● Aufgabenstellung: Schreiben Sie aus dem Artikel über die Schüsse in der Kapuzinerstraße den Abschnitt zwischen „Süddeutsche Zeitung“ und „Er musste notoperiert werden.“ einschließlich beider Stellen wortgetreu ab.

● Textauszug:
▽

Süddeutsche Zeitung

Isarvorstadt:Kapuzinerstraße: Polizisten haben zehn Schüsse abgegeben

Lesezeit: 3 min

Von Martin Bernstein

Die Schießerei am Donnerstag in der Isarvorstadt war offenbar weit dramatischer und auch gefährlicher, als zunächst bekannt wurde. Bei der Festnahme des Mannes, der mehrere Menschen mit einer Schere bedroht hatte, gaben Polizisten zehn Schüsse ab. "Drei bis fünf Schüsse" trafen nach Angaben von Kriminaloberrat Markus Kraus den Mann in Beine und Bauch. Entgegen ersten Berichten der Polizei wurde der 26-Jährige dabei doch lebensgefährlich verletzt. Er musste notoperiert werden.

Nach Auskunft von Oberstaatsanwalt Thomas Steinkraus-Koch ist der Verletzte inzwischen außer Lebensgefahr. Vermutlich sei jedoch eine weitere Operation nötig, weswegen der 26-Jährige sediert werde und nicht vernehmungsfähig sei. Eine Entscheidung darüber, ob ein Haftbefehl wegen versuchter gefährlicher Körperverletzung oder aber die Unterbringung in einer psychiatrischen Einrichtung beantragt wird, will die Staatsanwaltschaft München I erst nach der Vernehmung des Mannes fällen.

Was den gebürtigen Münchner mit italienischem Pass dazu bewog, eine Schere einzustecken, damit vom Kaiser-Ludwig-Platz in die Kapuzinerstraße zu laufen und Passanten zu bedrohen sowie Polizisten anzugreifen, ist laut Ludwig Waldinger, Pressesprecher des Landeskriminalamts (LKA), völlig offen. Fest steht, dass der Mann in einer psychiatrisch betreuten Wohngemeinschaft auf der Schwanthalerhöhe lebte.

Es gebe Hinweise darauf, dass sich die psychische Erkrankung des jungen Mannes in letzter Zeit verschlimmert habe, sagt Steinkraus-Koch. Der arbeitslose Lackierer beging in der Vergangenheit Vermögensdelikte, Sachbeschädigungen und Verstöße gegen das Betäubungsmittelgesetz. Ob er am Donnerstagnachmittag unter Drogeneinfluss stand, konnte Kraus nicht sagen.

△

● Bereitgestellte Daten:
▽

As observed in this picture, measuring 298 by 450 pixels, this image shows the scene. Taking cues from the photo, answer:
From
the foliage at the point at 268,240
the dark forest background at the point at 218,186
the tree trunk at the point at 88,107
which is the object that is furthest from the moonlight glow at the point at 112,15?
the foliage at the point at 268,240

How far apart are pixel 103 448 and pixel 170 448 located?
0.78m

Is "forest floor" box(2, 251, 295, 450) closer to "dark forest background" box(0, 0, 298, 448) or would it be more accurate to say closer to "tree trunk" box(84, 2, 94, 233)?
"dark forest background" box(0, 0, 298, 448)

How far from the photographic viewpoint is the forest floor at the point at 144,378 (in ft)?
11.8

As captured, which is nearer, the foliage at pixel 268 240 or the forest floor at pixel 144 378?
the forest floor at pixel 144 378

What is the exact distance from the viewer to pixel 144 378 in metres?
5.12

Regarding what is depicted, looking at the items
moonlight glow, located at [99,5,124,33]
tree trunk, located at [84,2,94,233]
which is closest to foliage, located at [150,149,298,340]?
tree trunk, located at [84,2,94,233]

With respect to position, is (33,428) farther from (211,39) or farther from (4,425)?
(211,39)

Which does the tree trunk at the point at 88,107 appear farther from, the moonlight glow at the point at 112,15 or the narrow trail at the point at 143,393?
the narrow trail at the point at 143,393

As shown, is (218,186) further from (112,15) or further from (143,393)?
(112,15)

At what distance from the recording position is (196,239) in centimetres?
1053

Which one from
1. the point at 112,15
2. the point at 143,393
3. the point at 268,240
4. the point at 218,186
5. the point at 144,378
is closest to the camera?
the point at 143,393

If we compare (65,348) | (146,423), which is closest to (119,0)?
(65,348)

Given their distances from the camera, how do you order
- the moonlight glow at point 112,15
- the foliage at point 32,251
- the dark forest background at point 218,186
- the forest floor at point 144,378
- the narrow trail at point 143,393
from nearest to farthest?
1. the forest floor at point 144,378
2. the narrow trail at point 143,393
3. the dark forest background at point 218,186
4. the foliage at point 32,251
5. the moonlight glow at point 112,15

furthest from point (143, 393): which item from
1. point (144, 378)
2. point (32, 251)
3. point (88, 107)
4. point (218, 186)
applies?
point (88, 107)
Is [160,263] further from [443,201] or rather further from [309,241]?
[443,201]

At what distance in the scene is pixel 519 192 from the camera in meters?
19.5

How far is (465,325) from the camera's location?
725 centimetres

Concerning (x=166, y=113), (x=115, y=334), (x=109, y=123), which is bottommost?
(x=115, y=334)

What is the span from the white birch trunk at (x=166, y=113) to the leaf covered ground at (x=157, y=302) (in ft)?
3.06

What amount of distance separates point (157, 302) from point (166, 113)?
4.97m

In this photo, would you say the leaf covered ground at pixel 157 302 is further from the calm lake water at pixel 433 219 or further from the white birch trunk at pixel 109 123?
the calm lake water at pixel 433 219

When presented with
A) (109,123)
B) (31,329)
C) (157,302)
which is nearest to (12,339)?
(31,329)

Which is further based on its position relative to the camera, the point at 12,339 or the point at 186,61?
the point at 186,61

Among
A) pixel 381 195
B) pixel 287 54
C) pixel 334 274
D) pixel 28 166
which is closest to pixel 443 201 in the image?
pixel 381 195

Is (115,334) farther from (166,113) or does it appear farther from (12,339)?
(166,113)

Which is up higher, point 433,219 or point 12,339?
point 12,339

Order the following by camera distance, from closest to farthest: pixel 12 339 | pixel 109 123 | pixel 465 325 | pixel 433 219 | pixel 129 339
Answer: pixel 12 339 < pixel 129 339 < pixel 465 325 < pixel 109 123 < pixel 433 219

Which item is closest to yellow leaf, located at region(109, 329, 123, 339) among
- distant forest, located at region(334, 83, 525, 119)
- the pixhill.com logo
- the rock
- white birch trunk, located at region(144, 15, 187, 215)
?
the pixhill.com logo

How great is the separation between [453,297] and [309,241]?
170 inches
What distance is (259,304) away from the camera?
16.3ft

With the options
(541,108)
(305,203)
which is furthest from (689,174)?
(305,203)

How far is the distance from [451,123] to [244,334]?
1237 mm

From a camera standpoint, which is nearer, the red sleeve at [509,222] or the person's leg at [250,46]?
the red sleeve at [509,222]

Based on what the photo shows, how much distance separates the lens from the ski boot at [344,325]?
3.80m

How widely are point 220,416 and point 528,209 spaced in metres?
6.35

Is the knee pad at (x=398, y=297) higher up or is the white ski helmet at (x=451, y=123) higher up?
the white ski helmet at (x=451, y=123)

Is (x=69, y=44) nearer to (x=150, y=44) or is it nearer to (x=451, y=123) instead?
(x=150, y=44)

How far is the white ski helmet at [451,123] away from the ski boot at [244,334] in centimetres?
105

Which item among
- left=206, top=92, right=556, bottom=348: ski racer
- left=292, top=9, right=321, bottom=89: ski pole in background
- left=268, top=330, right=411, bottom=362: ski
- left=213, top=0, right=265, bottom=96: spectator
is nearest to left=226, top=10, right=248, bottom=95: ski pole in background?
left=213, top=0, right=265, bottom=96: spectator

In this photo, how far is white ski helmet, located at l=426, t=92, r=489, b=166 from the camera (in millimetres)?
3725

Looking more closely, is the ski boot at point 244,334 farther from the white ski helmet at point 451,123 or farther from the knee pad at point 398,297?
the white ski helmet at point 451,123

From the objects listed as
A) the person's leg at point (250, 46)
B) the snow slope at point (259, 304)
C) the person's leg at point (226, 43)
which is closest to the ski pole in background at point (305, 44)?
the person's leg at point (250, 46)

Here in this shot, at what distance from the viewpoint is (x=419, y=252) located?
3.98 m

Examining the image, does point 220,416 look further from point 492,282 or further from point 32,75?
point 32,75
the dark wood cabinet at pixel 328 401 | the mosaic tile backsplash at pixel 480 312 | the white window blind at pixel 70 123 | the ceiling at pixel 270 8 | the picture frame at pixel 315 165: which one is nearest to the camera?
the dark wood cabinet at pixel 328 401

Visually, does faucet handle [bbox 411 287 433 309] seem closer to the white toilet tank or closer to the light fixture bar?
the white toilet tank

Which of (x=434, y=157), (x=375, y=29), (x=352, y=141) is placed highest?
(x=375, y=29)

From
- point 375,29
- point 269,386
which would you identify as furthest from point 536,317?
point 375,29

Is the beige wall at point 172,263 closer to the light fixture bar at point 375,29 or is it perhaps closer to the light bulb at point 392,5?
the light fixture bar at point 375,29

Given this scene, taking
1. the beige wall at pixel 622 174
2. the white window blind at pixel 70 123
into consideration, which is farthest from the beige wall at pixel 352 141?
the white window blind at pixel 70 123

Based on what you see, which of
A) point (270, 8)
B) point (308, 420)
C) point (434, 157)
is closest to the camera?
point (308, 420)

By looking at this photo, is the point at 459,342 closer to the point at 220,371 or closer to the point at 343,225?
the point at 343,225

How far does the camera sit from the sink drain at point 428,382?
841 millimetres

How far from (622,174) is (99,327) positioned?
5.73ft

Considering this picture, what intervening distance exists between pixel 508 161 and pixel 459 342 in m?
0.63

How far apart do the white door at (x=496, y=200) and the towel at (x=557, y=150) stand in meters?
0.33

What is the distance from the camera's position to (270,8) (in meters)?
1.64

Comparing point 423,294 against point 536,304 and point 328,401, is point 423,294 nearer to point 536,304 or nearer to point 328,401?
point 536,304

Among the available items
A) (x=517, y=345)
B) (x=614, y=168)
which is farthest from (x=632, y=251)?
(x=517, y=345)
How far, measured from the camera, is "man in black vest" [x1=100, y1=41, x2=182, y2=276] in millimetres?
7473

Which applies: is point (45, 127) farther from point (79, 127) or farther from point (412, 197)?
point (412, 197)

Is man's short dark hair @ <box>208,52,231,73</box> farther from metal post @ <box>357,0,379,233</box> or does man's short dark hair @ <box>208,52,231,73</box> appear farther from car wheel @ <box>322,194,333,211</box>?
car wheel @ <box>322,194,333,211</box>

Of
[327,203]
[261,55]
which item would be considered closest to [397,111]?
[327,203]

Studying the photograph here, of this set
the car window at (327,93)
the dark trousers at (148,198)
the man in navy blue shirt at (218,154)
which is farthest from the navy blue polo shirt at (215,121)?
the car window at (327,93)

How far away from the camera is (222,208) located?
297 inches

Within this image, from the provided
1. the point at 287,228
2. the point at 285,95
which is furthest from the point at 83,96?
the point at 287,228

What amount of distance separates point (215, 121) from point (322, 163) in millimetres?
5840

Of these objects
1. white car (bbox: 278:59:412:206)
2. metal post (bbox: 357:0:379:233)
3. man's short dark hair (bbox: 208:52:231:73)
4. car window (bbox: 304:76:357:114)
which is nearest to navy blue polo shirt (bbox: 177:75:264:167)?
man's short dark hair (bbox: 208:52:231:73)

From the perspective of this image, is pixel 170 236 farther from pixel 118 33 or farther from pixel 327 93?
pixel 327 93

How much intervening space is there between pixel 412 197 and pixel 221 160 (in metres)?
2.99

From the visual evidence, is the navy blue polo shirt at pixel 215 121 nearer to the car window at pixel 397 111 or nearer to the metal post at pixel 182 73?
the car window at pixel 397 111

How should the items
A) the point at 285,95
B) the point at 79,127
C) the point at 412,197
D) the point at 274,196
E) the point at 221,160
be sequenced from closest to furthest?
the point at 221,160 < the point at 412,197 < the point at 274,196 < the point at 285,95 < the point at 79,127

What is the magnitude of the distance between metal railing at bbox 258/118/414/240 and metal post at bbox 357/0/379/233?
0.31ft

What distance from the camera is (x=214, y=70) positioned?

△

● Ergebnis:
Süddeutsche Zeitung

Isarvorstadt:Kapuzinerstraße: Polizisten haben zehn Schüsse abgegeben

Lesezeit: 3 min

Von Martin Bernstein

Die Schießerei am Donnerstag in der Isarvorstadt war offenbar weit dramatischer und auch gefährlicher, als zunächst bekannt wurde. Bei der Festnahme des Mannes, der mehrere Menschen mit einer Schere bedroht hatte, gaben Polizisten zehn Schüsse ab. "Drei bis fünf Schüsse" trafen nach Angaben von Kriminaloberrat Markus Kraus den Mann in Beine und Bauch. Entgegen ersten Berichten der Polizei wurde der 26-Jährige dabei doch lebensgefährlich verletzt. Er musste notoperiert werden.